L’articolo 1, comma 6421, della Legge n. 147/2013 prevede che il pagamento della Tari debba essere effettuato da chiunque sia in possesso – o detenga a qualsiasi titolo – dei locali o delle aree scoperte che possano produrre dei rifiuti urbani. La Tari deve essere versata da quanti siano proprietari:

  • dei locali. Con questo termine si devono intendere tutte quelle strutture fissate al terreno e chiuse almeno su tre lati;
  • delle aree scoperte. Ossia quei terreni nei quali non siano presenti degli edifici o delle strutture edilizie, degli spazi circoscritti che non facciano parte integrante del locale. Ma che, ad ogni modo possano essere utilizzati e come tale possano produrre dei rifiuti urbani e assimilati.

Sono tenuti a pagare la Tari quanti occupino l’immobile, indipendentemente dal fatto che ne siano un inquilino in affitto o il proprietario. Devono effettuare il versamento della tassa:

  • il proprietario dell’immobile, che in quel momento lo sta occupando;
  • l’inquilino che abbia sottoscritto un contratto di locazione superiore a 6 mesi. Nel caso in cui il contratto abbia una durata inferiore decade in automatico l’obbligo al pagamento della Tari.

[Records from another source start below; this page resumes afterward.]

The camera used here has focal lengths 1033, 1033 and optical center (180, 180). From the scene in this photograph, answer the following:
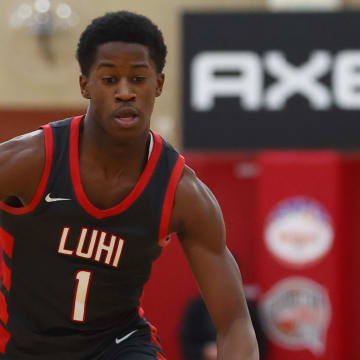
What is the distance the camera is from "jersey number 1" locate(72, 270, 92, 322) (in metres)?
3.59

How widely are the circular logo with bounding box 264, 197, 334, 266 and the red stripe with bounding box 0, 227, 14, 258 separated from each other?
4020 mm

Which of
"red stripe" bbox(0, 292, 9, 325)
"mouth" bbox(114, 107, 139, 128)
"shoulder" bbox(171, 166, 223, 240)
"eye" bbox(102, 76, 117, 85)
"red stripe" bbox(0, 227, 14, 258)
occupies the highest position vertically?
"eye" bbox(102, 76, 117, 85)

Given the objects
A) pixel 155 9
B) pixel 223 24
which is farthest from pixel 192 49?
pixel 155 9

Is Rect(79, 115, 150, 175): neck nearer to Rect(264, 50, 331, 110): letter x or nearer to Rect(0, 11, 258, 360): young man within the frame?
Rect(0, 11, 258, 360): young man

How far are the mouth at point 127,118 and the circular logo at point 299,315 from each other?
4.19 metres

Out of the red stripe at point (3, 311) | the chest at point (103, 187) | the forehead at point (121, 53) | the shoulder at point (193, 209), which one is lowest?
the red stripe at point (3, 311)

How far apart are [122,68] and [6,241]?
31.2 inches

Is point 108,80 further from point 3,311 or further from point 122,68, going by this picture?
point 3,311

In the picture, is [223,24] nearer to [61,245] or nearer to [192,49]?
[192,49]

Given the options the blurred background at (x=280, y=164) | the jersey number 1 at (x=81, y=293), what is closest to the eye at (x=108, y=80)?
the jersey number 1 at (x=81, y=293)

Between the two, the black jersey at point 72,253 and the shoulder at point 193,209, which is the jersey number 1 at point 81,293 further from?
the shoulder at point 193,209

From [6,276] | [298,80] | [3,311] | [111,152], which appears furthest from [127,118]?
[298,80]

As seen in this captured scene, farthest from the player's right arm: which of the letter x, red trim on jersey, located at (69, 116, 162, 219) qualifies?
the letter x

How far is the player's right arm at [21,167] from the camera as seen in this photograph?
3406mm
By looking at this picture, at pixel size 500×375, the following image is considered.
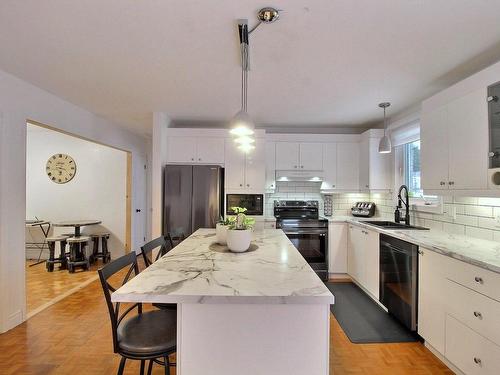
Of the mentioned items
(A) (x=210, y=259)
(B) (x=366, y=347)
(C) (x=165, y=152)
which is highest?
(C) (x=165, y=152)

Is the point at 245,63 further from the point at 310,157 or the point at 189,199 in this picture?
the point at 310,157

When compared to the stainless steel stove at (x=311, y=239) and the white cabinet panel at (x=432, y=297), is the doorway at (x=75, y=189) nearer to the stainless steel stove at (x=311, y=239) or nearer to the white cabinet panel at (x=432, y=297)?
the stainless steel stove at (x=311, y=239)

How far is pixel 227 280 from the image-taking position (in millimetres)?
1355

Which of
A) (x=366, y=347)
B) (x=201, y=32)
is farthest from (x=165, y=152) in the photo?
(x=366, y=347)

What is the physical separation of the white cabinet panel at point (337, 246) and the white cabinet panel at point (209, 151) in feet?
6.39

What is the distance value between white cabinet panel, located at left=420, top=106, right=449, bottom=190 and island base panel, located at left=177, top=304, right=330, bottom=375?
79.1 inches

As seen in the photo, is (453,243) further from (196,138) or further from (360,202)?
(196,138)

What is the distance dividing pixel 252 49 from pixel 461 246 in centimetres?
222

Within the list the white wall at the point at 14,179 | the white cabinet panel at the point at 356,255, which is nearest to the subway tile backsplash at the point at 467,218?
the white cabinet panel at the point at 356,255

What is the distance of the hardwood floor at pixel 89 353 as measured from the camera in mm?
2062

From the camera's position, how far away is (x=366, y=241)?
3.49 meters

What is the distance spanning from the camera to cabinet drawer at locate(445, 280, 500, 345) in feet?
5.50

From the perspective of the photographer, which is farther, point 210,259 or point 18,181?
point 18,181

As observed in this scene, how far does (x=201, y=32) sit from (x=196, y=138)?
2.35 meters
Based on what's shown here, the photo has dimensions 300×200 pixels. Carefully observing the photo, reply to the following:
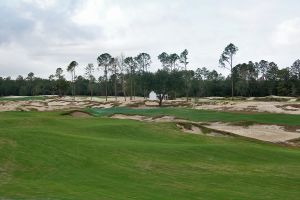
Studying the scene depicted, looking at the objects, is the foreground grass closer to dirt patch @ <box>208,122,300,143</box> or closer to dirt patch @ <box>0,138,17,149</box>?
dirt patch @ <box>208,122,300,143</box>

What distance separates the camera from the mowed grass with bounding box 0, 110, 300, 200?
18.9 metres

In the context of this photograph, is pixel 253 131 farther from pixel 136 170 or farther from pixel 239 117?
pixel 136 170

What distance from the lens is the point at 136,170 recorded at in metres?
23.6

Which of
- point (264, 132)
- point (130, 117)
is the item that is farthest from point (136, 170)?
point (130, 117)

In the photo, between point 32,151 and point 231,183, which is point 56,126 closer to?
point 32,151

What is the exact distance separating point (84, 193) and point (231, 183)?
26.0 ft

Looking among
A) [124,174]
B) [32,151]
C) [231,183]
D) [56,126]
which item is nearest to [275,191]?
[231,183]

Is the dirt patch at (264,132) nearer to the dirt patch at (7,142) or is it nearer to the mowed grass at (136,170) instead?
the mowed grass at (136,170)

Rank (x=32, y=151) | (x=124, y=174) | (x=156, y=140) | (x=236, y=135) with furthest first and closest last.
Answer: (x=236, y=135), (x=156, y=140), (x=32, y=151), (x=124, y=174)

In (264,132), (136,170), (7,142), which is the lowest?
(264,132)

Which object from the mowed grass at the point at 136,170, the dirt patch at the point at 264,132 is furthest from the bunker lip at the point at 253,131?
the mowed grass at the point at 136,170

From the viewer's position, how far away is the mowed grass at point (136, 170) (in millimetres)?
18875

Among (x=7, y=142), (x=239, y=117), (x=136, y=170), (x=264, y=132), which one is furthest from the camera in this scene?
(x=239, y=117)

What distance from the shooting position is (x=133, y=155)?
88.0ft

Chi è escluso dal pagamento

Non sono soggette al pagamento della Tari le aree che, almeno oggettivamente, risultano essere inutilizzabili e che quindi sono state escluse dal servizio pubblico di nettezza urbana. Tra queste rientrano:

  • le aree scoperte pertinenziali o accessorie alle civili abitazioni;
  • le aree condominiali comuni.

È bene sottolineare, ad ogni modo, che la Tari deve essere versata anche per le pertinenze, la cui superficie deve essere sommata a quella dell’abitazione principale.

Dove la Tari costa di più

La Tari non ha lo stesso costo in tutte le città italiane, che applicano delle tariffe differenti. Mediamente costa più al Sud rispetto che al Nord, una differenza determinata da una gestione della raccolta rifiuti più inefficiente. Stando all’ultimo rapporto redatto da Cittadinanzaattiva, le prime cinque città nelle quali la Tari costa di più sono le seguenti:

  • Catania: 594 euro;
  • Pisa: 512 euro. Nel 2023 era pari a 481;
  • Genova: 501 euro. Fino allo scorso anno si pagavano 492 euro;
  • Napoli: 482 euro. Rispetto a quello che abbiamo visto in precedenza p in controtendenza: nel 2023 si pagavano 491 euro;
  • Reggio Calabria: 478 euro, lo scorso anno si pagavano 443 euro.

In sintesi

Nel 2024 molte famiglie hanno notato che la Tari è stata più cara rispetto a quella dello scorso anno. A determinare questo aumento dei costi è stata la decisione di far pesare maggiormente sulle famiglie – rispetto che alle attività commerciali – il costo della gestione del servizio della raccolta dei rifiuti.